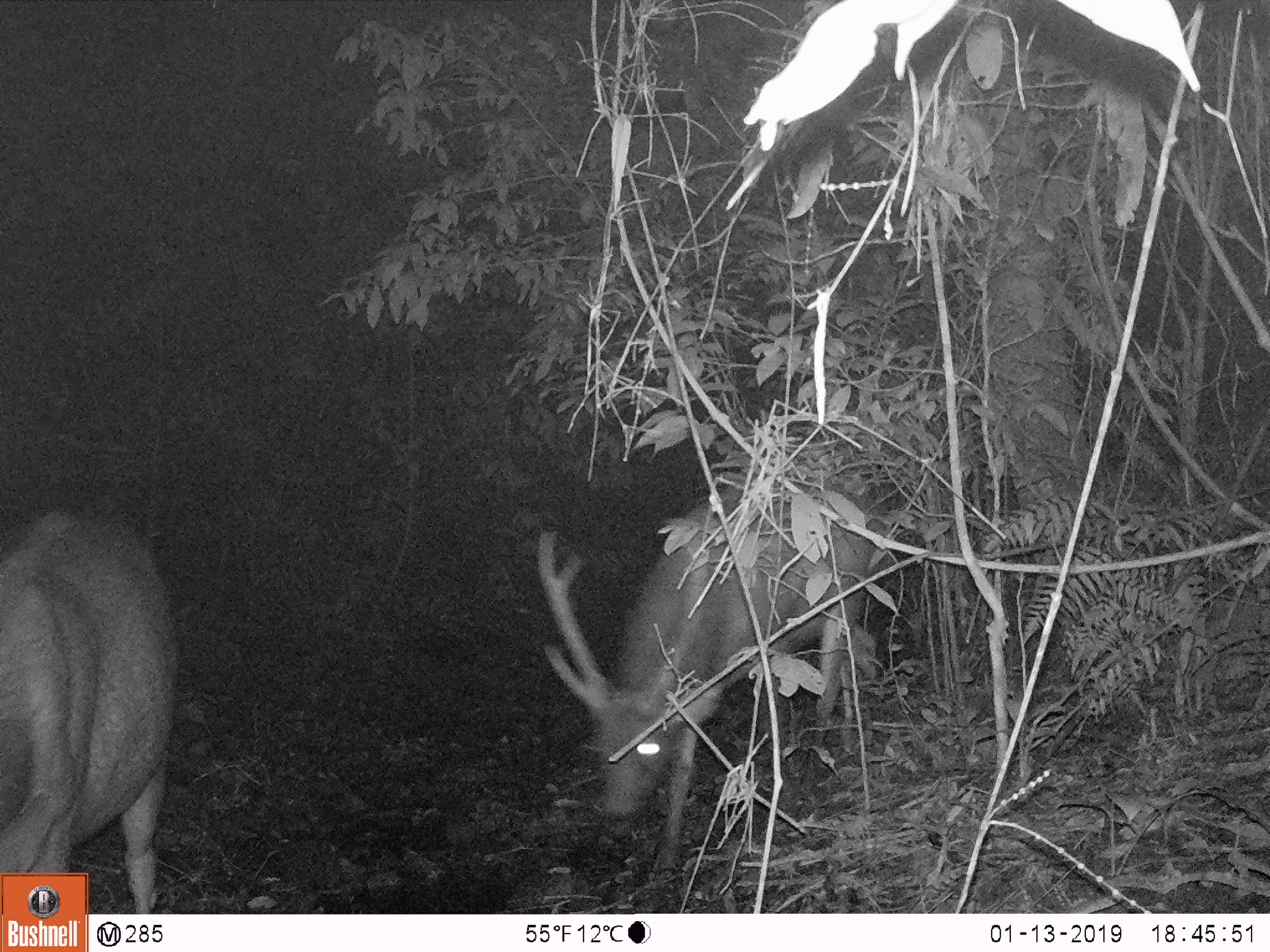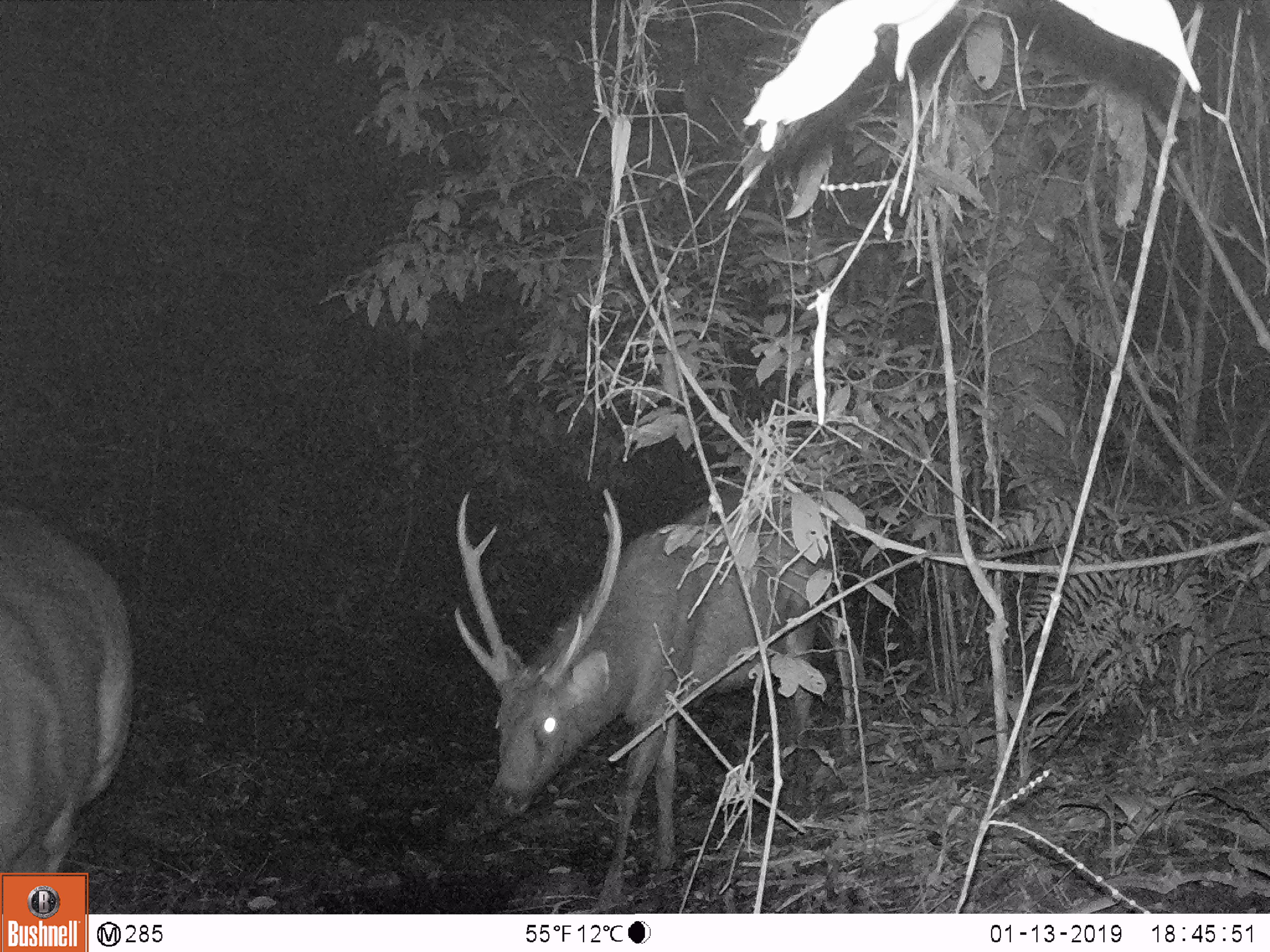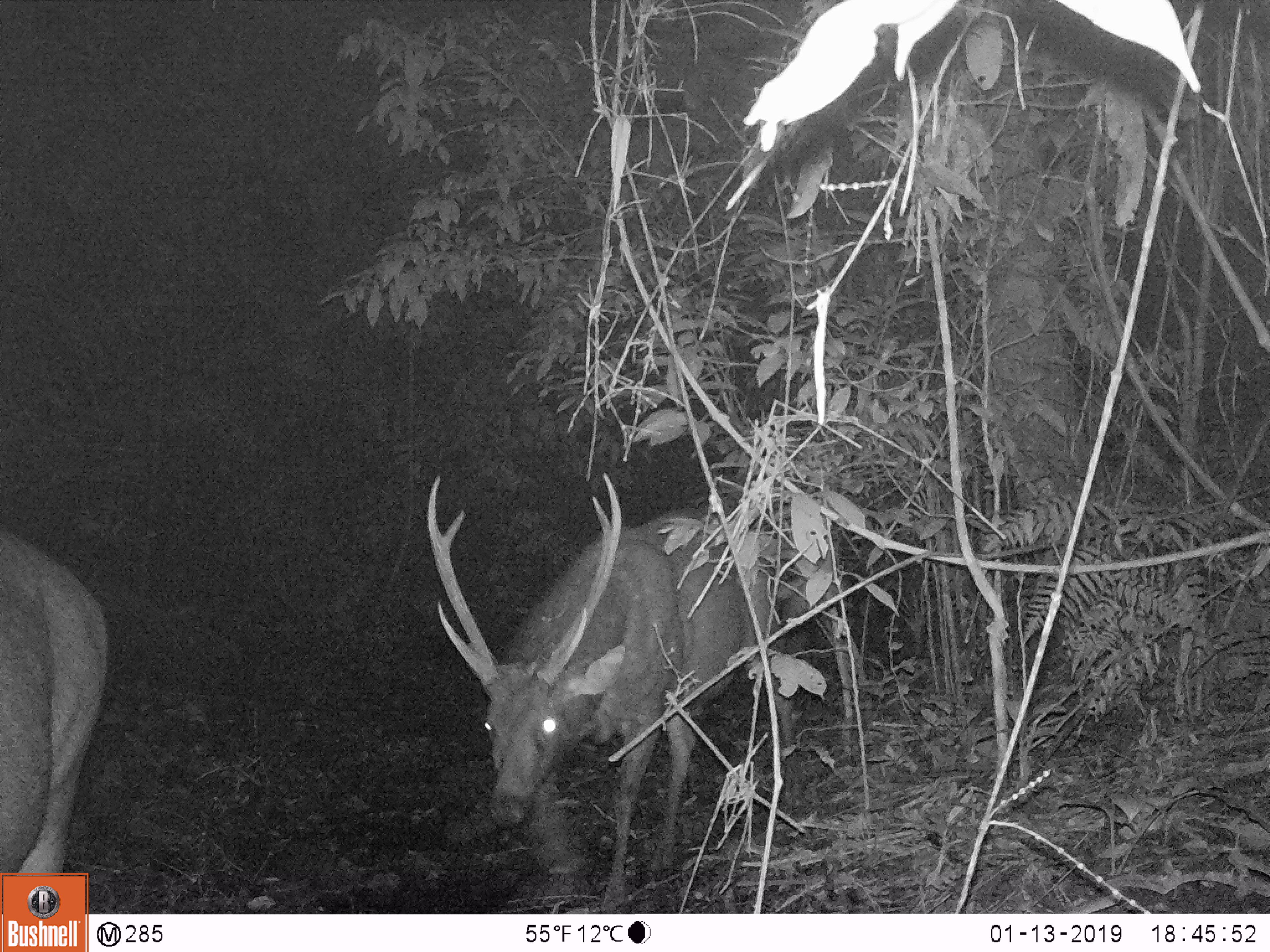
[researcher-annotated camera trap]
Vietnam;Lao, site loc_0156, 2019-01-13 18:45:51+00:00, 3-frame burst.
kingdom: Animalia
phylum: Chordata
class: Mammalia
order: Artiodactyla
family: Cervidae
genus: Rusa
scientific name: Rusa unicolor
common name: sambar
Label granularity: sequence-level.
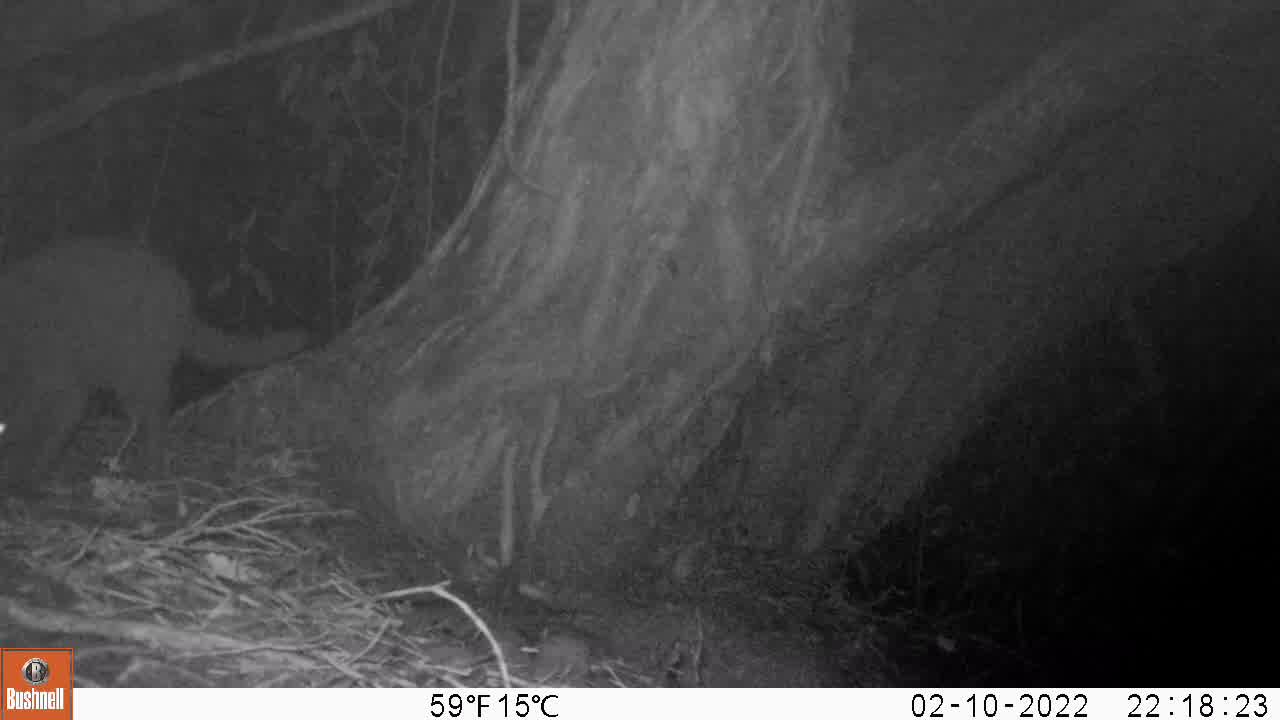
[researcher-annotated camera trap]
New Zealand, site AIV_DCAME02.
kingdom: Animalia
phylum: Chordata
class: Mammalia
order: Carnivora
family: Felidae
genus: Felis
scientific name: Felis catus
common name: domestic cat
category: cat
Cat (domestic cat) (Felis catus).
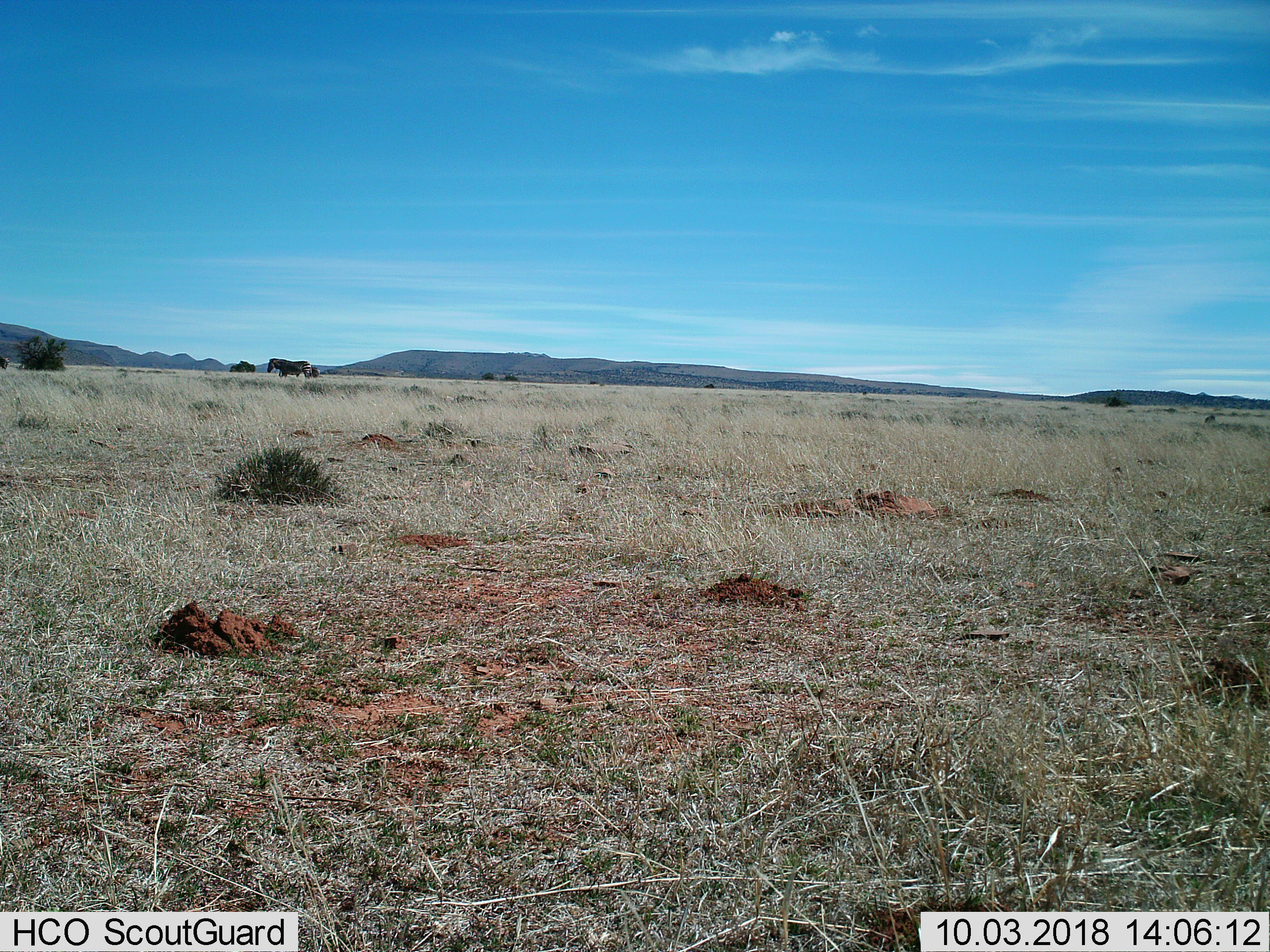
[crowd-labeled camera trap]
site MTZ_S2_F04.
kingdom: Animalia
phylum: Chordata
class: Mammalia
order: Perissodactyla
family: Equidae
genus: Equus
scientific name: Equus zebra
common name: mountain zebra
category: zebramountain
Zebramountain (mountain zebra) (Equus zebra), count 2. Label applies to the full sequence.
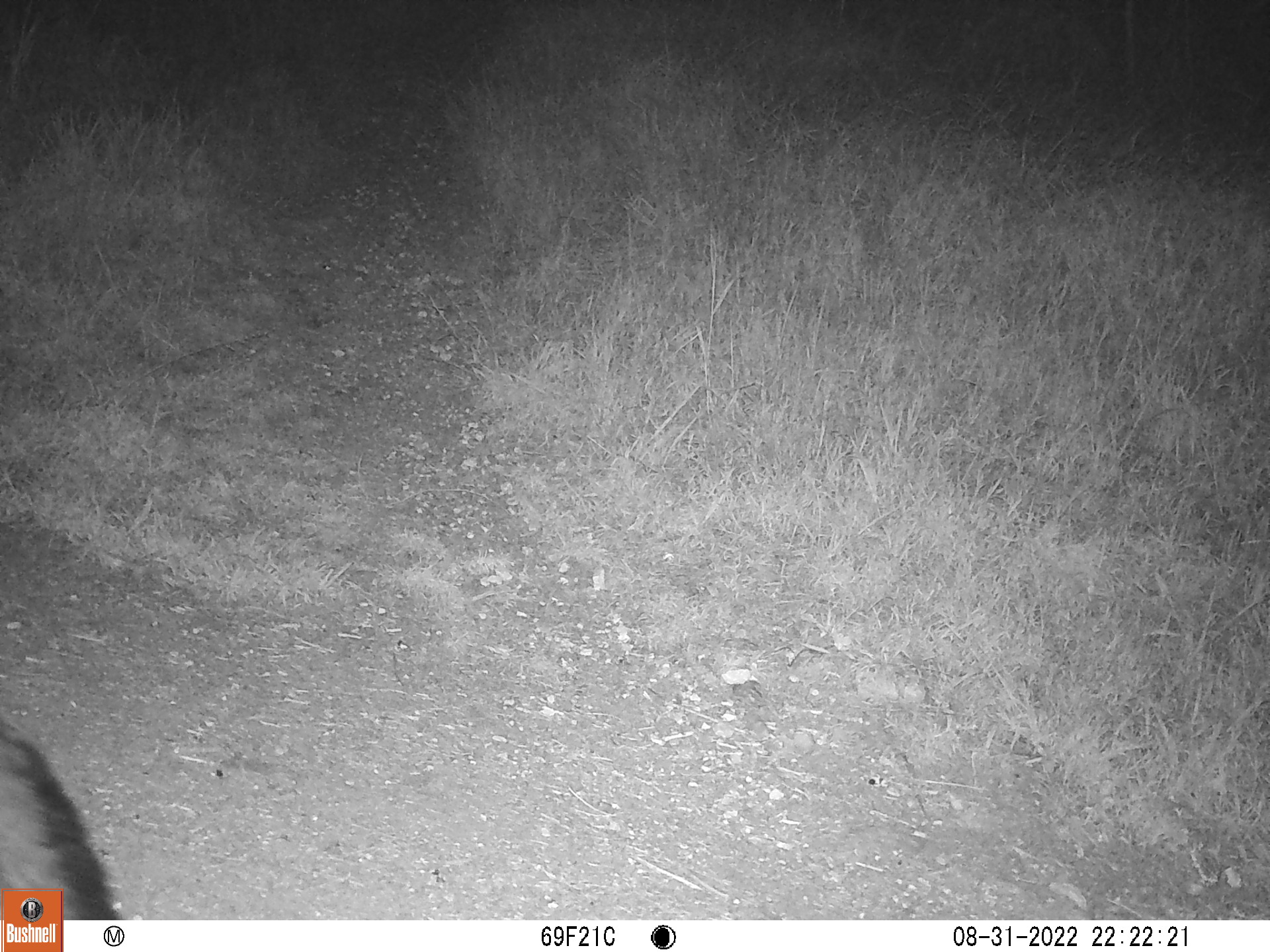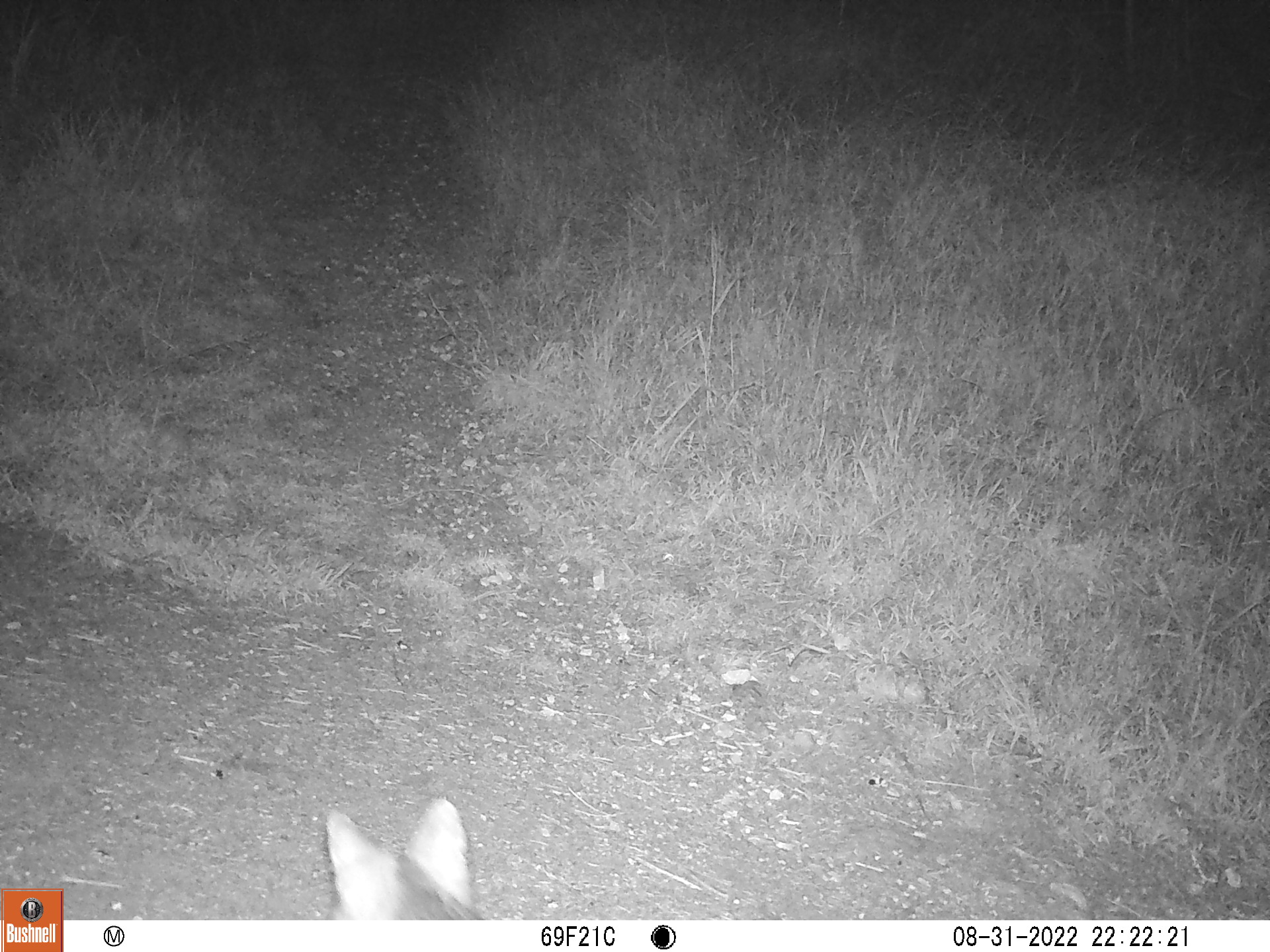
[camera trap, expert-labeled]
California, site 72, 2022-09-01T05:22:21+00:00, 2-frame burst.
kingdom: Animalia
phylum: Chordata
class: Mammalia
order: Carnivora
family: Canidae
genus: Urocyon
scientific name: Urocyon cinereoargenteus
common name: gray fox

____________

Reproduce verbatim, and only, the lines starting at the one that contains "genus: Felis" and ending with the final line of the records; leave out the pictures.

genus: Felis
scientific name: Felis catus
common name: domestic cat
category: cat
Cat (domestic cat) (Felis catus).
[crowd-labeled camera trap]
site MTZ_S2_F04.
kingdom: Animalia
phylum: Chordata
class: Mammalia
order: Perissodactyla
family: Equidae
genus: Equus
scientific name: Equus zebra
common name: mountain zebra
category: zebramountain
Zebramountain (mountain zebra) (Equus zebra), count 2. Label applies to the full sequence.
[camera trap, expert-labeled]
California, site 72, 2022-09-01T05:22:21+00:00, 2-frame burst.
kingdom: Animalia
phylum: Chordata
class: Mammalia
order: Carnivora
family: Canidae
genus: Urocyon
scientific name: Urocyon cinereoargenteus
common name: gray fox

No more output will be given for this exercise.